Complex numbers are $a+ b i $; Quaternions are $a + b i + c j + d k $. So, do there exist numbers like $a + b i + c j$? Here $a$, $b$, $c$, $d$ are all real.

Did Hamilton consider such a case?

  • 3
    $\begingroup$ No, there is no real division algebra of dimension $3$, see here. But Hamilton tried for a long time to find such numbers. $\endgroup$ Sep 1, 2015 at 14:42
  • $\begingroup$ So Hamilton knew this fact? $\endgroup$
    – kaiser
    Sep 1, 2015 at 14:44
  • 2
    $\begingroup$ Yes, Hamilton sort of knew it, i.e., realized it the hard way. $\endgroup$ Sep 1, 2015 at 14:44

2 Answers 2


In fact Hamilton originally tried to construct precisely such a theory -- a three-dimensional analogue for the two-dimensional representation of the complex numbers. In order to define multiplication in such a system, you have to specify what the product of $i$ and $j$ should be. One obvious choice is to say that $ij=0$, but then you have a problem: the system you are working with is not a field (nor even an integral domain), and Hamilton wanted to construct a three-dimensional field. Hamilton tried various combinations, but in none of them did the geometric interpretation of the 3-vectors match up properly with the algebraic computations. He finally concluded that the only way to make everything work out was to introduce a fourth "direction", $k$, and to make multiplication non-commutative.
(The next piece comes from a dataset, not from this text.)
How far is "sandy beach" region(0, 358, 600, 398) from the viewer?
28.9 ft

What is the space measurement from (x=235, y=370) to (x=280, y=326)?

A good reference for this is "Concepts and the Mangle of Practice Constructing Quaternions" by Andrew Pickering, which is Chapter 15 of the book 18 Unconventional Essays On the Nature of Mathematics, edited by Reuben Hersh.

But of course you don't need to feel tied down to Hamilton's criteria; in particular, if you don't care about whether your algebraic structure is an integral domain then you can define lots of different multiplicative structures on the set of objects of the form $a + bi + cj$, corresponding to different choices of the products $ij$ and $ji$.


Compare $b$i+$c$j+$d$k with the vector $(b,c,d)$ and for multiplication of such entities compare quaternion multiplication with the vector product. You will see that there is a clear relationship between the two.

Hidden within the quaternions is this structure which does relate to three dimensions.

So though you can't do everything you want with three components, you can get somewhere.